Une intense littérature a été produite sur le sujet. Le fantasme de l’ancre de miséricorde a suscité de nombreux marronniers sur des fora enflammés, et les noms d’oiseaux ont pu voler, les claviers étaient en feu.
Mais... des hommes sages ont commencé à déminer le terrain, sur des bases objectives et des raisonnements à bases scientifiques. Quelques exemples, ici sur PTP
- Banc d’essai des ancres, par Robert : http://www.plaisance-pratique.com/bancs-d-essais-d-ancres
- Le tableur des valeurs de mouillages d’Artimon :http://www.plaisance-pratique.com/Introduction-a-un-nouveau-tableur
- Et à un niveau plus modeste, main de fer ou croc de mouillage : http://www.plaisance-pratique.com/La-main-de-fer-ou-crochet-d#forum1745
Ceci acquis, on admet que les bonnes ancres modernes, chargées en pointe, sont devenues performantes. Mais, cela ne suffira pas, il faut que toute la ligne de mouillage soit homogène. Homogène et en phase avec les caractéristiques du bateau. Se pose en particulier le problème du poids à l’avant, et de l’encombrement. Pour y répondre, on admet aussi qu’une ligne mixte bien pensée peut être une réponse satisfaisante, avec des avantages et des inconvénients
Les avantages
- Le poids et la place : à l’évidence 30 m de chaîne de 10, rallongés de 30 m d’un câblot de 20 en nylon, pèseront moins que 60 m de chaîne (pas loin de 150 kg quand même)
- L’élasticité du cordage, surtout en polyamide, dont l’allongement allant jusqu’à 25% participe à la tenue du mouillage, par son potentiel d’absorption des coups de bélier par mer formée
les inconvénients
- il nécessite une épissure entre la chaîne et le câblot, qui sera un point de faiblesse à surveiller consciencieusement.
- Mais surtout, ses dimensions définitives, entre longueur de chaîne et celle du câblot, peuvent le rendre inapte à certains types de fonds et certaines hauteurs d’eau (les faibles hauteurs en particulier)
Les travaux avancés d’Artimon et de son tableur
Artimon, nous a montré les limites mécaniques de tenue d’une ligne de mouillage.
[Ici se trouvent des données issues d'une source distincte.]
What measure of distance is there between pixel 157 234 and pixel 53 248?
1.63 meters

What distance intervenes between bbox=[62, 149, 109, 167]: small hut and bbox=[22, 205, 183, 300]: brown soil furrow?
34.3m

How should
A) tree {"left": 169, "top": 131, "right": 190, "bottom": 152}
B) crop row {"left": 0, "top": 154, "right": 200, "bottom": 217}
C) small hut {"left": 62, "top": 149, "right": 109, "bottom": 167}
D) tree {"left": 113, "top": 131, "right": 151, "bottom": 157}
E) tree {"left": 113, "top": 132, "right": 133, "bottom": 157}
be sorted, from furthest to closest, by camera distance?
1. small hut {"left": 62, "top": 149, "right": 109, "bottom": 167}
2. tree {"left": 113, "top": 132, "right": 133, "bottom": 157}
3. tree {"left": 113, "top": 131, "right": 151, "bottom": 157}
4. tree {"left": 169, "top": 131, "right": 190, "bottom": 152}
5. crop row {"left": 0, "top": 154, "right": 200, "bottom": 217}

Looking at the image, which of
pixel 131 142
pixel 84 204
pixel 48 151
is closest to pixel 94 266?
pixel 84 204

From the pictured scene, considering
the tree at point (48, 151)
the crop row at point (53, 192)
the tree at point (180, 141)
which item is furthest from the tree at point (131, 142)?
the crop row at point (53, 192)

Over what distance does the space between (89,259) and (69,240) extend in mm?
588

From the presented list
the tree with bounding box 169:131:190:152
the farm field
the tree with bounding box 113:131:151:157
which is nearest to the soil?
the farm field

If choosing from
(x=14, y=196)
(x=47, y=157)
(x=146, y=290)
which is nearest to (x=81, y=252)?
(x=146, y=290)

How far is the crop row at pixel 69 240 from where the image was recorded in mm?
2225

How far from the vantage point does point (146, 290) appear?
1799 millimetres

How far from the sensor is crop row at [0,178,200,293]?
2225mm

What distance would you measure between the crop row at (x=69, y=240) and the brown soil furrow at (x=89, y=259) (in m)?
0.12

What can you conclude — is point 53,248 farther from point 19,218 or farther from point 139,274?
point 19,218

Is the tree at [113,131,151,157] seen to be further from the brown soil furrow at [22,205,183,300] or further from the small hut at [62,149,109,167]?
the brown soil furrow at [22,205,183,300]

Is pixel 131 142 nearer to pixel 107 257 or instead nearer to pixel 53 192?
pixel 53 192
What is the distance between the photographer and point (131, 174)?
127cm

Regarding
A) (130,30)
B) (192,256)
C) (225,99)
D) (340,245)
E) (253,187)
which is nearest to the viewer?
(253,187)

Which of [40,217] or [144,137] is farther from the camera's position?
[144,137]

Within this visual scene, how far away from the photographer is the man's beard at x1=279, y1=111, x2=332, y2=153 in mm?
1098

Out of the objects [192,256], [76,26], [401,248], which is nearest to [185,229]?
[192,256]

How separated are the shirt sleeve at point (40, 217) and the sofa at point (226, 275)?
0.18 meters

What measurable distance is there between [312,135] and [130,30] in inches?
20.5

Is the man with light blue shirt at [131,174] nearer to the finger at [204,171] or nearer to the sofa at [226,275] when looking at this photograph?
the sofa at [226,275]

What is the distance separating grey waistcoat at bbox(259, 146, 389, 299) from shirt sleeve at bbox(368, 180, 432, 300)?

Il propose l’installation à plat pont d’un circuit de câblot, bossé à la chaîne. C’est ce circuit qui amortira par son potentiel d’allongement les a-coups déclenchant les décrochage de la ligne de mouillage.
Mais, si sur un voilier de plus de 50 pieds, on peut attendre une forte réserve d’allongement, sur un voilier plus petit, plusieurs problèmes se poseront
- La longueur utile du circuit sur un voilier de 40 pieds, à fortiori pour un bateau encore plus petit, rendra pour partie inopérante l’élasticité espérée
- Mais surtout, le système limitera l’espace des passavants, rendant dangereux la circulation des personnes par gros temps.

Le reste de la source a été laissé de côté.